This week on Wednesday, Facebook will kick off its two-day F8 developer conference at the Fort Mason Center in San Francisco, California, where the social network will share with developers how it plans to make more money out of its several business units and share these money with developers.

App developers are essential to Facebook because they create the third-party platforms that give Facebook more real estate for its more than a million advertisers. The social network is particularly interested in mobile, as a huge chunk of its advertising revenue comes from it, and many developers are interested in Facebook because it gives them a nice cut of the advertising dollars they make.

This year, more than 2,000 app developers are expected to attend, and Facebook could disclose a new mobile advertising distributor similar to MoPub, which was acquired by Twitter for $350 million last year. Analyst Gene Munster of Piper Jaffray, in a research note sent to clients, says Facebook's new product will allow developers to manage their business from a single location and view ad statistics in real-time.

If Facebook can keep users engaged on its own platform or on its partner developers' apps, it can make itself more attractive to advertisers and thus raise advertising rates.

"The more they can keep you engaged and locked in and consuming the ads, the more money they are going to make," says analyst Rob Enderle of advisory services firm Enderle Group.

At this year's F8, Facebook also plans on discussing how it will monetize the various platforms it owns, including Instagram, Messenger, and WhatsApp, which all have users running up to the hundreds of millions but have yet to generate profit for Facebook.

Instagram is on the move to create native apps that will get rid of the need for third-party apps, such as Pic Stitch, which allows users to create a photo collage.
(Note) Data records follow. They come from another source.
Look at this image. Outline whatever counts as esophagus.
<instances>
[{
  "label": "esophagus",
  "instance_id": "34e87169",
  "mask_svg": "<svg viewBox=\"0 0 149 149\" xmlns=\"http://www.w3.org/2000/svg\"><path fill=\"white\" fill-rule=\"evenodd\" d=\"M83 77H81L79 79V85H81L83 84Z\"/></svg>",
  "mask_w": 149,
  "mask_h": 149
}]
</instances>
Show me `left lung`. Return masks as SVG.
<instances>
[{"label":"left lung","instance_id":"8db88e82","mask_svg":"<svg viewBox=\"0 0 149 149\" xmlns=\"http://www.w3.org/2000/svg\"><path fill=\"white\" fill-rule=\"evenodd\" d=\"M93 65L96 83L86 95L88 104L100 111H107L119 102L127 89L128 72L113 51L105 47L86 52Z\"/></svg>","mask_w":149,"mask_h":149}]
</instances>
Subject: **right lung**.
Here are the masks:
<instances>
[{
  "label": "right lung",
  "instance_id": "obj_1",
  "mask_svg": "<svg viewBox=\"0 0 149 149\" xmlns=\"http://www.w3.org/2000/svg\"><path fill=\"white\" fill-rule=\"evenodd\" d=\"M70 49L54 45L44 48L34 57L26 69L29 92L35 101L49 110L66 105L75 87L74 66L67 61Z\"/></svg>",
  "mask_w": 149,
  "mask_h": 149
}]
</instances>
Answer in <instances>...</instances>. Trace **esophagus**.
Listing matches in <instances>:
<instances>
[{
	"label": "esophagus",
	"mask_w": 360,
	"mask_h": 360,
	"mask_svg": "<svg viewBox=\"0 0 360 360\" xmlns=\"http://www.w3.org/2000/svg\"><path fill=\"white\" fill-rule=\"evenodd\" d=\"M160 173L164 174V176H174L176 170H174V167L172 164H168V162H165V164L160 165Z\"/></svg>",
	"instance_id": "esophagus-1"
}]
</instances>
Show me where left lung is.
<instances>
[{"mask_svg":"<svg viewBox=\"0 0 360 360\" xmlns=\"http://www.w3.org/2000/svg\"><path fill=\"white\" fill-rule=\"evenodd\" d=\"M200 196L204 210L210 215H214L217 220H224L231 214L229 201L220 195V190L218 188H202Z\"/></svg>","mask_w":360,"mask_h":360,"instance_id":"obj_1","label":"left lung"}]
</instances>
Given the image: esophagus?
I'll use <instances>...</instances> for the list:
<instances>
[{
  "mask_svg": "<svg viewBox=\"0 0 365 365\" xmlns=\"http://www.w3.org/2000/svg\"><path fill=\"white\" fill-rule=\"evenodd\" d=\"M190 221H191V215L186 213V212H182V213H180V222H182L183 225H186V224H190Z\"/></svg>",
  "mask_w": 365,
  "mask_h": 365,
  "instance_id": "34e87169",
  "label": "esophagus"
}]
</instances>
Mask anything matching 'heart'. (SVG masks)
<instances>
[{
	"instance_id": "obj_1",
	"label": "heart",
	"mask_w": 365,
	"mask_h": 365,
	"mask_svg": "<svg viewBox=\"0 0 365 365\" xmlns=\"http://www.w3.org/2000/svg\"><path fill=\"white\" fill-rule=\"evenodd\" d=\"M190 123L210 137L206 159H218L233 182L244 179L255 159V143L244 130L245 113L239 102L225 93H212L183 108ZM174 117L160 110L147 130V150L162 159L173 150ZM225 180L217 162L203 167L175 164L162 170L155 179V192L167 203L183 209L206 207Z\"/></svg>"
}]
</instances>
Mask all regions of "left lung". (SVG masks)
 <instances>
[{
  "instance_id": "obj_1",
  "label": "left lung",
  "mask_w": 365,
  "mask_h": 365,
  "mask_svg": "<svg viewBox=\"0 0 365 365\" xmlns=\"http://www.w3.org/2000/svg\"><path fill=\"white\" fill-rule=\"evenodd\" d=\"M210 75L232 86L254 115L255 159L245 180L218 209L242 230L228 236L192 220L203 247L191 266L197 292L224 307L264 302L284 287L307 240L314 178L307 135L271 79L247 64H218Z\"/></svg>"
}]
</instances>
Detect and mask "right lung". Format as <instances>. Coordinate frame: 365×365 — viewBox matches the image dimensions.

Messenger is also about to receive a big makeover, with the recent introduction of a peer-to-peer payment service and the upcoming inclusion of third-party apps, a handful of which Facebook might announce at F8.

"Facebook has bigger plans for Messenger," says Craig Agranoff, co-founder of digital marketing firm Gripd.com. "Sure, you can send pics and you can take video, but certain people - and we've seen this in Asia - they want third-party apps on this. They want the ability to buy different emojis and things that other people might find silly, but it's a tremendous moneymaker."
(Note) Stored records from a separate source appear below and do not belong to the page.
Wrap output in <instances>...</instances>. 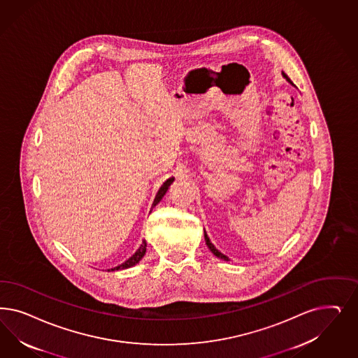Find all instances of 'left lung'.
I'll use <instances>...</instances> for the list:
<instances>
[{"instance_id":"obj_1","label":"left lung","mask_w":358,"mask_h":358,"mask_svg":"<svg viewBox=\"0 0 358 358\" xmlns=\"http://www.w3.org/2000/svg\"><path fill=\"white\" fill-rule=\"evenodd\" d=\"M283 76H285V78H286V79H287V80H289V83H291V84H292V81L289 80V78H287V75H286V73H285V72H283ZM204 237H206V243H207V246H208V248H209V250H210V252H212V253L215 254V255H216V257H217V258H221V259H224V261H229V258H228V257H227V255H224V254L220 253L219 250H217V249H216V248H215V246H213V243H210V241H209V238H208L207 233H204Z\"/></svg>"}]
</instances>
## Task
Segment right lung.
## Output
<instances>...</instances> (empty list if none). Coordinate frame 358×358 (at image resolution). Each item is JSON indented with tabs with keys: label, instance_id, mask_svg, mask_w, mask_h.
I'll return each mask as SVG.
<instances>
[{
	"label": "right lung",
	"instance_id": "obj_1",
	"mask_svg": "<svg viewBox=\"0 0 358 358\" xmlns=\"http://www.w3.org/2000/svg\"><path fill=\"white\" fill-rule=\"evenodd\" d=\"M173 182V178H170V179H167V180L163 183V185L159 188V191H158V194H157V196H155L154 203H152V207H155V206L161 201L162 197L164 196V194L167 192L169 187L171 185ZM145 253H146V241H143V243H142V245L139 246L138 250H137L136 253L133 254V255L127 259V262H124L122 265L117 266V267L112 268V270H122V268H129V267H131V266L137 265L139 261L142 259V257L145 255Z\"/></svg>",
	"mask_w": 358,
	"mask_h": 358
}]
</instances>
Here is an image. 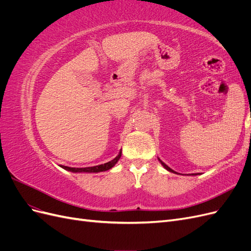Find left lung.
Returning <instances> with one entry per match:
<instances>
[{
  "label": "left lung",
  "mask_w": 251,
  "mask_h": 251,
  "mask_svg": "<svg viewBox=\"0 0 251 251\" xmlns=\"http://www.w3.org/2000/svg\"><path fill=\"white\" fill-rule=\"evenodd\" d=\"M159 160H160V159H159ZM160 162H161V164H162V165L164 166V169H166V170H168L169 172H173V173H175V172H174V171H173V170H172L171 168H169V166H168V165H166L165 163H163V162H162L161 160H160Z\"/></svg>",
  "instance_id": "obj_1"
}]
</instances>
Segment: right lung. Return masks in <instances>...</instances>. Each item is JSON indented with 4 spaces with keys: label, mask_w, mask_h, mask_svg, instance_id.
Returning <instances> with one entry per match:
<instances>
[{
    "label": "right lung",
    "mask_w": 251,
    "mask_h": 251,
    "mask_svg": "<svg viewBox=\"0 0 251 251\" xmlns=\"http://www.w3.org/2000/svg\"><path fill=\"white\" fill-rule=\"evenodd\" d=\"M121 157V151L118 154V156L116 158H114L113 160L107 162V163H103L100 165H96V166H90V168H69V166H62L63 169L68 170V171H71L74 173H80V172H85V173H100V172H104V171H108L110 169H112L114 165L116 164V162L119 160V158Z\"/></svg>",
    "instance_id": "right-lung-1"
}]
</instances>
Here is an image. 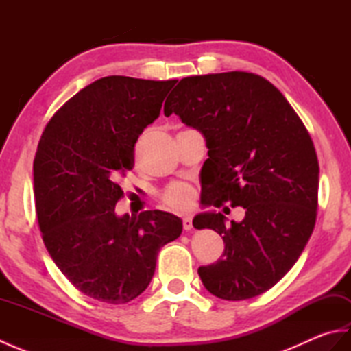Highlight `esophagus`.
<instances>
[{
  "label": "esophagus",
  "instance_id": "obj_1",
  "mask_svg": "<svg viewBox=\"0 0 351 351\" xmlns=\"http://www.w3.org/2000/svg\"><path fill=\"white\" fill-rule=\"evenodd\" d=\"M182 226L185 230H190L193 228V219L190 217V215H185V217L182 219Z\"/></svg>",
  "mask_w": 351,
  "mask_h": 351
}]
</instances>
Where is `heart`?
Here are the masks:
<instances>
[{
    "label": "heart",
    "instance_id": "b5f03b06",
    "mask_svg": "<svg viewBox=\"0 0 351 351\" xmlns=\"http://www.w3.org/2000/svg\"><path fill=\"white\" fill-rule=\"evenodd\" d=\"M161 200L171 210H185L195 200V190L184 182H173L161 193Z\"/></svg>",
    "mask_w": 351,
    "mask_h": 351
}]
</instances>
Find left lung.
I'll use <instances>...</instances> for the list:
<instances>
[{
	"instance_id": "8db88e82",
	"label": "left lung",
	"mask_w": 351,
	"mask_h": 351,
	"mask_svg": "<svg viewBox=\"0 0 351 351\" xmlns=\"http://www.w3.org/2000/svg\"><path fill=\"white\" fill-rule=\"evenodd\" d=\"M167 99L164 114L205 137L202 204L245 210L238 223L215 211L193 220L225 243L220 259L199 267L204 287L232 302L263 294L291 270L315 226L319 167L309 132L285 96L255 73L182 78Z\"/></svg>"
}]
</instances>
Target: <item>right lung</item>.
<instances>
[{"label": "right lung", "mask_w": 351, "mask_h": 351, "mask_svg": "<svg viewBox=\"0 0 351 351\" xmlns=\"http://www.w3.org/2000/svg\"><path fill=\"white\" fill-rule=\"evenodd\" d=\"M175 83L96 80L51 117L37 146L34 197L45 247L72 285L95 300L136 299L152 279L160 249L182 232V220L170 213L116 214L134 146Z\"/></svg>", "instance_id": "obj_1"}]
</instances>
But Facebook is more than about advertising and mobile. At F8, it also plans to unveil its grand dreams for the future, including the drones, satellites, and lasers it will use to bring the Internet to people around the globe who still don't have access online via Mark Zuckerberg's ambitious Internet.org. Six countries, namely Columbia, Ghana, India, Kenya, Tanzania, and Zambia, and more than seven million people have already benefited from the project, and Facebook vows to bring Internet.org to 100 countries by the end of the year.
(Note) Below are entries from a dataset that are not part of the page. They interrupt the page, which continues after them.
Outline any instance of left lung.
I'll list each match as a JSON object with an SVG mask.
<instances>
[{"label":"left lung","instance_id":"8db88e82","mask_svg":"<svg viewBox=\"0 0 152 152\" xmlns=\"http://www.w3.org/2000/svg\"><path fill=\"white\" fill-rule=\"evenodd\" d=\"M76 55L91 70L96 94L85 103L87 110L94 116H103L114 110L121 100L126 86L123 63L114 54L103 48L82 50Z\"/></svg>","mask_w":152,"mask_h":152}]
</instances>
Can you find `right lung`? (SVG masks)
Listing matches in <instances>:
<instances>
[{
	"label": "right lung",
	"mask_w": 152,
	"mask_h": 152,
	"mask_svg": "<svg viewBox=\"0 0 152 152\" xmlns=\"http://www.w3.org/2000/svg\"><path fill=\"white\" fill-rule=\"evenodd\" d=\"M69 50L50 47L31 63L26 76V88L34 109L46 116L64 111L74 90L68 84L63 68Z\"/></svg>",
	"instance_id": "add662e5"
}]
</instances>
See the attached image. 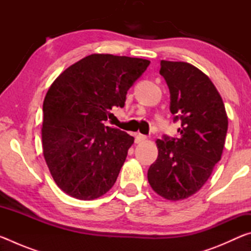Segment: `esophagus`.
Listing matches in <instances>:
<instances>
[{"label":"esophagus","instance_id":"34e87169","mask_svg":"<svg viewBox=\"0 0 251 251\" xmlns=\"http://www.w3.org/2000/svg\"><path fill=\"white\" fill-rule=\"evenodd\" d=\"M146 139H147V136L143 135V134H137V135H136V137H135V142L138 144V143H142L144 141H146Z\"/></svg>","mask_w":251,"mask_h":251}]
</instances>
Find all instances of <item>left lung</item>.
Wrapping results in <instances>:
<instances>
[{"mask_svg": "<svg viewBox=\"0 0 251 251\" xmlns=\"http://www.w3.org/2000/svg\"><path fill=\"white\" fill-rule=\"evenodd\" d=\"M171 93L174 121H181L179 138L157 139L158 157L148 169L151 187L167 201H182L206 184L222 158L228 117L210 78L189 63L160 62Z\"/></svg>", "mask_w": 251, "mask_h": 251, "instance_id": "obj_1", "label": "left lung"}]
</instances>
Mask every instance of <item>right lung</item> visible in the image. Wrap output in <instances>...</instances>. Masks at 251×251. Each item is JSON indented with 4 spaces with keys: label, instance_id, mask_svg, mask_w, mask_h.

Developers can also expect to hear about Oculus VR, the virtual reality startup that surprised everybody when it agreed to sell itself to Facebook for $2 billion. Michael Abrash, chief scientist at Oculus, is expected to speak about the significance of virtual reality, but some people are hoping for a demo of what it's like to be on Facebook in virtual reality.

F8 "used to be such a thing where developers were so excited about building a Facebook Connect thing or a Facebook Page, and now it's evolved into this megaconference of all the stuff that Facebook has under its portfolio, which is really complicated," says Johnny Won, founder of tech consultancy firm Hyperstop. 

Update: Facebook's F8 app has gotten ahead of itself and accidentally revealed what the social network has in store for the first day of the conference. As expected, Facebook will be unveiling Messenger as a Platform, which could allow developers to build their apps on Facebook's standalone messaging app.

Facebook also plans on using Parse, its app-building tool for developers, to help developers create new apps for Internet of Things devices. It's still unclear how Parse for IoT will play out, but pretty soon we could be receiving notifications from our smart ovens that our bread sticks are done.